Try to think of Social Security as a huge pile of money that is continually being collected. Every worker pays about 6.2 percent of their wages up to a cap of 106,800.00, and employers pay the same. The money you contribute is a part of the total amount collected, and not set in an individual account.
The money collected over the lifetime of a worker who dies before receiving a social security check, stays with this huge pile of money. The contributed money stays in the fund from which benefits are distributed to workers and their families. Benefits may be distrinuted to a widower, a surviving divorced husband, dependent parents, disabled children, and children if they have not reached adulthood. No money collected is ever refunded because a contributing worker did not live to receive a redistribution.

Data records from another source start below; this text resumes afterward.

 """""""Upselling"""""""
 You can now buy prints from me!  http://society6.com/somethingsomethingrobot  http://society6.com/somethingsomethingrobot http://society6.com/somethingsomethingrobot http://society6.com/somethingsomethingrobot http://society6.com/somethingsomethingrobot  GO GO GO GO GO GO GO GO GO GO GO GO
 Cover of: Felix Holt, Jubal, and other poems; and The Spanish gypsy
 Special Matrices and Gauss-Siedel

The aging population has not snuck up on the Social Security Administration. To prepare for the baby boomers retirement, Social Security has collected more money than it pays out in benefits. Surplus collected money goes into a trust fund and are invested in United States guaranteed Treasury bonds. This trust fund contained about 2.5 trillion (2009 figures) in bonds and was earning about 4.9 percent in interest. These bonds are just as legitimate as U.S. Treasury bonds held by mutual funds, or foreign banks.
Looking at Social Security as a huge pile of money that is continually collected and slowly redistrbuted helps readers identify the interest in Social Security. Social Security is a huge pile of money, and political groups enjoy having control over money. Social Security has not contributed to the United States deficit. The huge pile of collected money is projected to be more than 4.3 trillion dollars by 2023.